Data: 2003-03-27 18:59:04
Temat: Re: OT, już od dawna ;) (Re: kobieca kobieta, stereotypy i feminizm)
Od: "Z. Boczek" <z...@w...pl>
Pokaż wszystkie nagłówki
Wprąciłem się, ponieważ boniedydy <b...@z...pl>
popełnił(a) co następuje:
| > Naciągane, że nic z tego nie oburza Cię - w którymś momencie sama się
| > ugryzłaś - pytanie tylko, w którym :]
| Nudzi mnie twoje interpretowanie mnie kulą w płot. Daj sobei łaskawie
| spokój.
Że nie lubisz mojego feng-shui, o tym wiedzą wszyscy (łącznie ze mną) :]

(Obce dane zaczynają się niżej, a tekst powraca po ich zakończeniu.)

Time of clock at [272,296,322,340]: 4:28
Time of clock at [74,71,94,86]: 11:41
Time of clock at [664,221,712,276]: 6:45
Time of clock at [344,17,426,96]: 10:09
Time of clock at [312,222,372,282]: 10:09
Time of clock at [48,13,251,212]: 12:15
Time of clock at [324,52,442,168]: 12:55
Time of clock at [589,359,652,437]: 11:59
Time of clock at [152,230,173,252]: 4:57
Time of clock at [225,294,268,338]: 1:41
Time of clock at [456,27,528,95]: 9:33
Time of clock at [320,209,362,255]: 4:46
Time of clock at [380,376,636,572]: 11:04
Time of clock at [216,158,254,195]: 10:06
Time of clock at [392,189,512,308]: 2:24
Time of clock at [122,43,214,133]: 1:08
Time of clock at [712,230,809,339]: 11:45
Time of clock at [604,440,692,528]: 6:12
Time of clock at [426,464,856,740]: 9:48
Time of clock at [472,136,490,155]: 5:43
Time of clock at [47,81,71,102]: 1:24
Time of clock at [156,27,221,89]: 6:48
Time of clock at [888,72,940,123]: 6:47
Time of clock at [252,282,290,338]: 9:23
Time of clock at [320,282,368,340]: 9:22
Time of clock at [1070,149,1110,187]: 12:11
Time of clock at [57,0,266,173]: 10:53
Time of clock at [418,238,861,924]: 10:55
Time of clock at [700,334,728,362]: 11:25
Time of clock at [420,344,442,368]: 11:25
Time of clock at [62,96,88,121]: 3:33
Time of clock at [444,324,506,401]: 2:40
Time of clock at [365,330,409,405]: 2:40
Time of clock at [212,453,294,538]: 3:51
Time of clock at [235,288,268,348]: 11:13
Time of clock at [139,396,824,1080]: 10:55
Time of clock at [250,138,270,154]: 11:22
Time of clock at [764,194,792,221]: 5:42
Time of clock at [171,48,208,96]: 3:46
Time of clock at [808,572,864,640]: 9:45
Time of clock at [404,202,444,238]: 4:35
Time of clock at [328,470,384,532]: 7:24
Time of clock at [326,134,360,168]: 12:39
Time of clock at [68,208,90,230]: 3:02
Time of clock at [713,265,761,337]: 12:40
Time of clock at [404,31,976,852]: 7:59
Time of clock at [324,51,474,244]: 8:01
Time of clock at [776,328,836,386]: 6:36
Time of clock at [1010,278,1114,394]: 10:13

Lepiej byłoby, gdybyś odnosiła się do tego, co mówię miast - do tego, że TO
JA mówię :)
Widzisz, Złotko - nie każdy celuje w atakach ad persona. Nie odnosisz się
zupełnie do tego, co piszę i starasz się mnie zdyskredytować jako
niegodnego rozmowy :)
Jeśli czegoś nie rozumiem - po prostu wytłumacz, wyjaśnij, ośmiesz moją
prostotę (prostatę też możesz) :] byłoby dobrze, gdybyś - zamiast
wymyślania od orangutanów zaczęła się bardziej odnosić do argumentów - a
tak wysiłki idą nie w tym kierunku... ba, nawet efekt odwrotny, bo ja się
nie zniechęcam... :]
Ja po prostu nie lubię blichtru, obłudy i zmieniania poglądów co posta -
gdy się wytknie nieścisłości. Więc to nie działa tak, że: widzę bonnie-dydy
i tępię. Widzę obłudę oraz niekonsekwencję wypowiedzi i TO tępię.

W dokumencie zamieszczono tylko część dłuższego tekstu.